Diese journalistischen Grundregeln. Geraten die inzwischen nicht irgendwie in den Hintergrund? Seit Jahren diskutiert die Branche über multimediale Journalisten und deren plattformübergreifende Ausbildung. Alles dreht sich um die Technik, kaum noch ums Handwerk. Läuft da etwas schief?
Es ist eine große Herausforderung, vor der wir stehen. Es werden immer mehr Journalisten dazu ausgebildet, alle Plattformen und Medien bedienen zu können. Aber der Beruf des Journalisten darf und kann nicht automatisiert werden. Es braucht Zeit für Recherche und für kreative Prozesse. Die wird durch keine Technik ersetzt. Und wir dürfen es nicht missverstehen: Nur weil Journalisten heutzutage alle Plattformen bespielen können sollten, heißt das nicht, dass sie auch alle gleichzeitig in gleicher Qualität bespielen können müssen. „Be first, but first be right“ muss immer wieder gepredigt werden. Die Verantwortung des Journalisten geht vor gegenüber zeitlichem oder technischem Druck. Neue Techniken und Quellen öffnen sicher ungeahnte Möglichkeiten. Aber mit ihnen wird die Rolle des Journalisten immer wichtiger.
Wie halten Sie es denn hausintern etwa mit Twitter, auch einem Trend-Thema dieses Jahres?
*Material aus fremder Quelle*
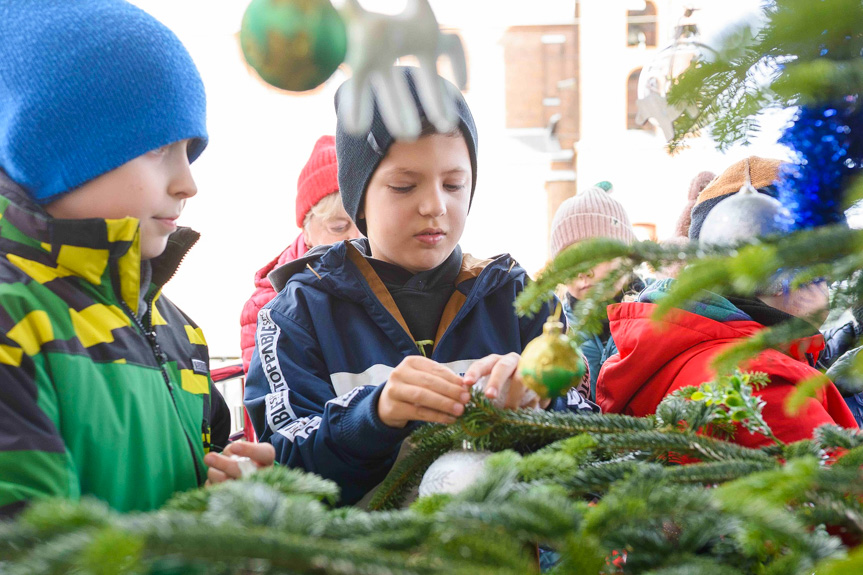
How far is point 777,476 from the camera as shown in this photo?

Wir beobachten natürlich die Entwicklungen und es gibt sicher den ein oder anderen Fall, in dem man über Twitter eine Information vorab bekommen hätte, wenn man denn den Inhaber des Twitter-Accounts schon gekannt hätte. Das ist ja ein bisschen der Witz dabei: Wenn sich hinterher erst rausstellt, dass da jemand fünf Minuten früher etwas wusste und veröffentlicht hat, es aber so gut wie niemand mitbekam, dann hält sich ja auch der Schaden bzw. Vorteil in Grenzen. Deswegen bin ich mir noch nicht so sicher, was die angebliche Breitenwirkung von Twitter angeht. Auch bei der Notwasserung im Hudson im Januar kam das erste Bild zeitlich gesehen zwar von einem Twitter-Nutzer; aber mit einigen Minuten Verzögerung hat die Mehrheit der Menschen von der Notwasserung erfahren, als Lokalsender, Nachrichtenagenturen und Newskanälen wie CNN darüber berichteten. Und die haben aus eigenen Quellen von dem Vorfall erfahren. Deswegen sage ich auch Journalisten bei uns im Haus: Klar kann man Twitter verfolgen, aber wir sollten nicht glauben, dass uns irgendeine Technik die eigene Recherche ersetzt.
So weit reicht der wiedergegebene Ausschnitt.